En somme, l’offre vise à rendre la journée professionnelle plus sereine. Elle combine simplicité, sécurité et souplesse. Parfois, une solution bien conçue fait la différence entre une matinée chaotique et une matinée productive.

Modules et services disponibles (messagerie, agenda, espaces collaboratifs…)

La plateforme propose une palette de modules pensés pour couvrir la plupart des besoins administratifs et collaboratifs. Parmi les briques disponibles, on trouve la messagerie, l’agenda, des espaces documentaires, des salons de discussion, des réunions virtuelles et un kanban pour suivre les tâches. Chaque module est conçu pour s’articuler avec les autres : vous pouvez par exemple ouvrir un document partagé pendant une visioconférence.

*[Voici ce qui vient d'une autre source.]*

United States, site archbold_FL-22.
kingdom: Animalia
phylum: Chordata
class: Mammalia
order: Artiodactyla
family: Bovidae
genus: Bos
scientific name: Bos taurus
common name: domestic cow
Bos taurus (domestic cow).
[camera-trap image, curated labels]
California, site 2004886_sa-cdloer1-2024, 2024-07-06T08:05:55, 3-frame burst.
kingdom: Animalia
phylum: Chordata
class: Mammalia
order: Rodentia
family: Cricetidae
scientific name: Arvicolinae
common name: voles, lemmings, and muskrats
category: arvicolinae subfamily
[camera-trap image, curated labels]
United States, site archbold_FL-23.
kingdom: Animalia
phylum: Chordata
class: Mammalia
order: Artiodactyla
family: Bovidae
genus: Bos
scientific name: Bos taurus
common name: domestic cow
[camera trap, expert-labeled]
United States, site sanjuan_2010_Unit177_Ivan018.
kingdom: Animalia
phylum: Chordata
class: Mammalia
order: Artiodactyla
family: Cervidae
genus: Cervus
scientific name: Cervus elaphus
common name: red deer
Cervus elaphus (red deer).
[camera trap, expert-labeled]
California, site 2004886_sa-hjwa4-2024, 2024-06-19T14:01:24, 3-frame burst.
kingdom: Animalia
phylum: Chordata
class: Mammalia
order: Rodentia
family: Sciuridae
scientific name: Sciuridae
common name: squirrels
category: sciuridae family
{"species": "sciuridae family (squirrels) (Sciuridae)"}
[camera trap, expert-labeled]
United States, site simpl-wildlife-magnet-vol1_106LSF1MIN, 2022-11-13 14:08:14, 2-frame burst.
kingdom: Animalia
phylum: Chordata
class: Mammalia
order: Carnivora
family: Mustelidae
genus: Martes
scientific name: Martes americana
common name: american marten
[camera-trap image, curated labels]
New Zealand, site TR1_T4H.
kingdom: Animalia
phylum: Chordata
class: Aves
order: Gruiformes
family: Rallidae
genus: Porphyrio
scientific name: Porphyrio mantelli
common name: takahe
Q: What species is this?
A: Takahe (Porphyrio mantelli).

Pour illustrer, voici un tableau synthétique qui montre à quoi sert chaque module et un exemple d’usage concret :

ModuleFonction principaleExemple d’usage
MessagerieEnvoi, réception et archivage d’emailsTransmettre un dossier projet et garder une trace horodatée
AgendaPlanification et synchronisation des rendez-vousTrouver une plage commune entre plusieurs équipes
Espaces documentairesStockage et coédition de fichiersRédiger un rapport à plusieurs sans multiplier les pièces jointes
Salles de discussionÉchanges rapides en directCoordonner une intervention terrain en temps réel
Réunions virtuellesWebconférences avec partage et co-rédactionAtelier en ligne où l’on modifie un document collectif
KanbanSuivi visuel des tâchesGérer un processus de validation en quelques colonnes

Ces services se combinent selon vos besoins. Parfois, il suffit d’un salon de discussion pour débloquer une décision. D’autres fois, on exploitera l’espace documentaire et la visioconférence simultanément. Pensez à la plateforme comme à une boîte à outils numérique : choisissez l’outil adapté, et le travail devient plus fluide. Enfin, la convivialité a été travaillée : l’interface favorise des actions rapides et des parcours clairs, pour que la technique reste au service du travail, et non l’inverse.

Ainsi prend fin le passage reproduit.